The definitive decision to bring the shutdowns of reactors 1 and 2 at the Ringhals nuclear power plant forward to the period 2018-2020 will be taken later this year by the board of Ringhals AB.

Vattenfall owns 70.4 per cent of the company, with the rest owned by Eon.

“As soon as the decision has been made, we can begin optimising the operation and maintenance of these reactors on the basis of the new target of shutting them down in the period from 2018 to 2020. Until they have been decommissioned, we will focus fully on power generation with a high level of safety and availability,” says Chairman of the Board of Ringhals AB Torbjörn Wahlborg, who is also Head of Business Area Generation at Vattenfall.

Low electricity prices
Wahlborg points out that the decline in the profitability of nuclear power in Sweden is due to low electricity prices and the nuclear tax.

“Even without a raised output tax we would have taken the decision to bring the shutdowns of Ringhals 1 and 2 forward.”

Shutting these reactors down in 2018-2020 instead of 2025 as previously planned, will have an impact on personnel, both at the nuclear power plant itself and in support functions.

However, Wahlborg adds that those mainly affected will be consultants.

“I have encountered concern and disappointment within the company since we announced our decision. I completely understand this reaction. After all, these are two efficiently operating plants.”

A natural decision
From certain quarters, Vattenfall’s decision has been seen as the nail in the coffin of the discussion about replacement reactors in Sweden. This interpretation is not shared by Torbjörn Wahlborg.

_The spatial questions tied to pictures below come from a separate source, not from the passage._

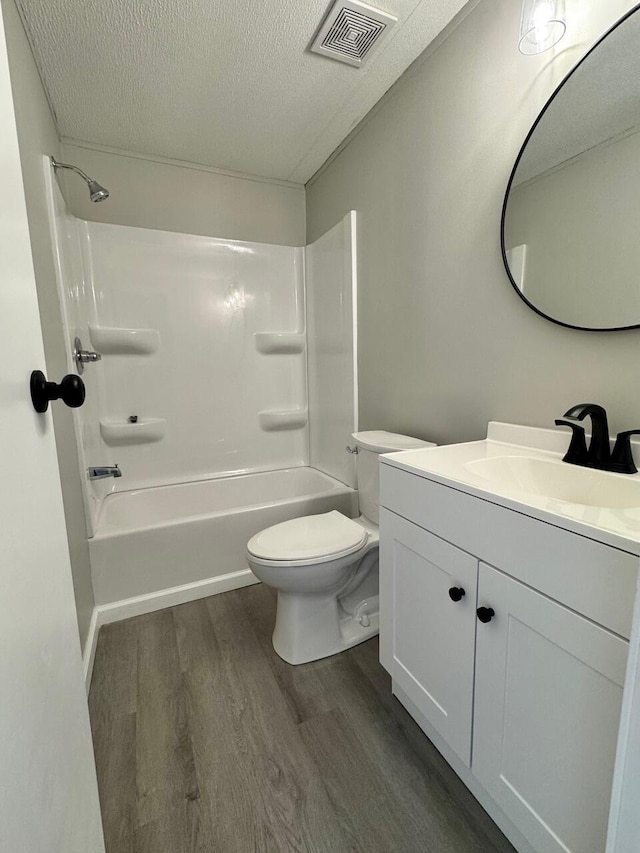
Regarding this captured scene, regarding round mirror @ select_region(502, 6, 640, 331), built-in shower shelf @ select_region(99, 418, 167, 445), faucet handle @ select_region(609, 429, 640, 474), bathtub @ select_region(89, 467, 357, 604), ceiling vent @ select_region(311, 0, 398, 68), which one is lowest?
bathtub @ select_region(89, 467, 357, 604)

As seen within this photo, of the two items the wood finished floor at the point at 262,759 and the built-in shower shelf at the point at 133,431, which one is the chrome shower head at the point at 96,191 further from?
the wood finished floor at the point at 262,759

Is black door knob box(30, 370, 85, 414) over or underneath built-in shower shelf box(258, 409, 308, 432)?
over

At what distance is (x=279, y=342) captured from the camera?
2.61 m

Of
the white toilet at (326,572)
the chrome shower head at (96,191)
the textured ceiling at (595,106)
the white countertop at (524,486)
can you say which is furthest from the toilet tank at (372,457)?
the chrome shower head at (96,191)

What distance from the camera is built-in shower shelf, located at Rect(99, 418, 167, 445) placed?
2.23 metres

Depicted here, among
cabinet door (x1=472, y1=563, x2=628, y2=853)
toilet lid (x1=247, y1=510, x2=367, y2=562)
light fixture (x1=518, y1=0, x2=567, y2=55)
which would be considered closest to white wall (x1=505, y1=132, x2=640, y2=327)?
light fixture (x1=518, y1=0, x2=567, y2=55)

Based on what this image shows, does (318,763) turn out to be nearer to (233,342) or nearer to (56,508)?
(56,508)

“To shut reactors down before they have reached the end of their technical operating life is a decision taken purely on commercial grounds. But it is true that with today’s low electricity prices it would be impossible to build any form of new production capacity without subsidies. However, we should note that there is no need for ten reactors in Sweden in view of the electricity surplus and the ongoing expansion of wind power.”